The U.S. healthcare system’s shift from volume to value has been a trudging fifteen-year journey. Despite its potential to reduce costs and improve quality of care, the national movement toward value-based care has been harried by inconsistent guidance, confusion and misalignment among payers and providers, and subsequently mixed success across various payment models. Adoption among providers has been slow – and for good reason.
Success in value-based arrangements requires providers fundamentally and meaningfully transform the way they deliver care. Amidst an unprecedented workforce shortage that continues to ripple across the industry – one that has been boiling for over a decade – many provider organizations don’t have the risk appetite right now to whole-heartedly embrace dramatic changes to reimbursement.
This is especially true in underserved communities across the country, where Federally Qualified Health Centers (FQHC) and Rural Health Centers (RHC) are experiencing drastic staffing challenges. According to a survey published last year70 percent of FQHCs reported losing as much as a quarter of their workforce in 2021, with 15% of FQHCs losing as much as half of their workforce.

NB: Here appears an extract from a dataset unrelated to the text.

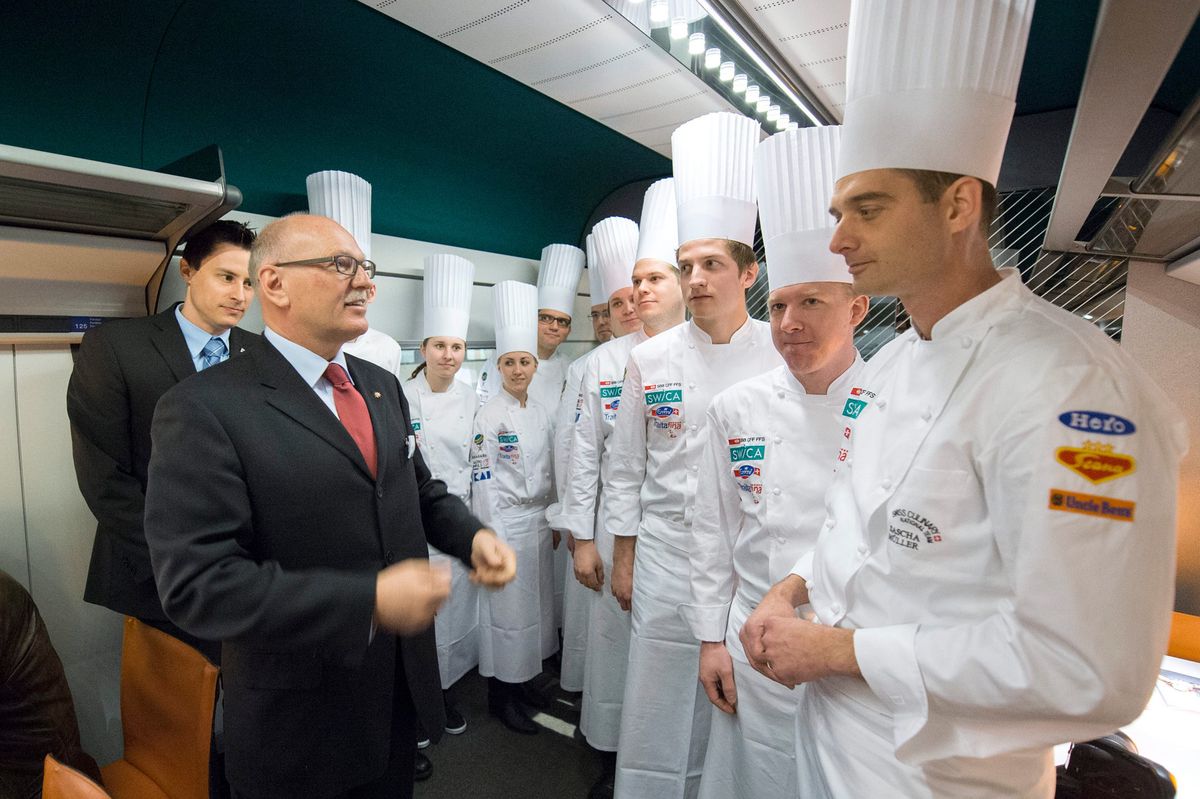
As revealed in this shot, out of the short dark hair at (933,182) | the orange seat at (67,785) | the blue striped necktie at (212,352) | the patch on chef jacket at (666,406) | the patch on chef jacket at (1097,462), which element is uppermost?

The flight from the workforce is having disastrous impacts everywhere, but nowhere is it more severe than in rural communities, where access to care is already throttled and the patient-to-primary care physician ratio is already a meager 39 physicians per 100,000 people. Health centers are vital institutions in these communities; they provide critical preventive services to geographically distributed patient populations that are more likely to die prematurely from chronic conditions than their suburban and urban counterparts, especially if they are Black or indigenous.
Value-based care could forever transform the way healthcare is delivered and experienced in rural communities, unshackling rural clinicians from the fee schedule and giving them the freedom to provide the level of care people living in rural communities deserve. It is, however, dependent on rural providers’ ability to close gaps in access, improve quality and ensure patient satisfaction.
Absent the ability to bolster their ranks with more clinicians, what health centers need first and foremost to shift to value are technologies that amplify their clinical capacity without further burdening and burning out their core staff.
Tech-enabled services can be the catalyst for widespread value-based care adoption
Providers will find it difficult to embrace value-based care if they do not have tools to enable improvements in care delivery. For value-based care to succeed, clinicians need tech-enabled services that extend their reach, that provide a whole-person view of their patients when they are not directly in front of them, and empower them to proactively manage their patient population. Without these tools, clinicians are operating with blinders on; they cannot see the social determinants of health that make it difficult for their patients to access care, continue their treatment regimens, or otherwise stay healthy. They will be necessary for widespread value-based care to succeed in the future, but they are needed now in rural communities – and healthcare consumers are expecting them.
The Medicare population, specifically, is becoming increasingly segmented as patients age into the program. A brand new Medicare beneficiary may not be a digital native, but they have been living and working with technology for the past few decades. They have grown accustomed to digitization in every other facet of their lives, from banking to shopping to entertainment. They expect technology to be integral to the ways in which they engage, access, and experience care, as well – no matter who they are or where they live.
Patients want to engage more with their care teams, but clinicians are only reimbursed to focus on the patients who are in front of them. Digital health has made incredible advancements in recent years, extending provider organizations’ clinical capacity, providing patients with resources they wouldn’t otherwise have between their visits, and empowering care teams to better manage high-risk patient populations.
Technologies like remote patient monitoring (RPM) devices and chronic care management platforms are giving providers detailed insight into their patients’ health and wellbeing when they’re not directly in front of them. Devices for patients with hypertension and diabetes are providing clinicians with the actionable data they need to make proactive, informed decisions about their patients and enabling incredible quality of life improvements. Despite the obvious benefits this would have for patients and clinicians in geographically-distributed communities, FQHCs and RHCs cannot currently get reimbursed for remote patient monitoring. Their patients not only expect their clinicians to be equipped with innovative technology, they are entitled to it – especially considering the greater access to high-quality care that technology is enabling elsewhere. While some rural health centers do provide tech-enabled services to their patients, those that do rely exclusively on temporary grant funding to do so.
The Centers for Medicare and Medicaid Services continues to double down on its strategy to transition all traditional Medicare beneficiaries to value-based arrangements by 2030, and this past January began the first performance year of the new ACO REACH Model, redesigned to incorporate the administration’s commitment to health equity. Building health equity and accelerating the movement toward value-based care within the next seven years will require a catalyst. Providing health centers in underserved communities with the opportunity to embrace tech-enabled services – to provision their patients with the resources that are available elsewhere – would cushion clinicians, increase access to quality care for patients, and open the doors for widespread value-based care adoption.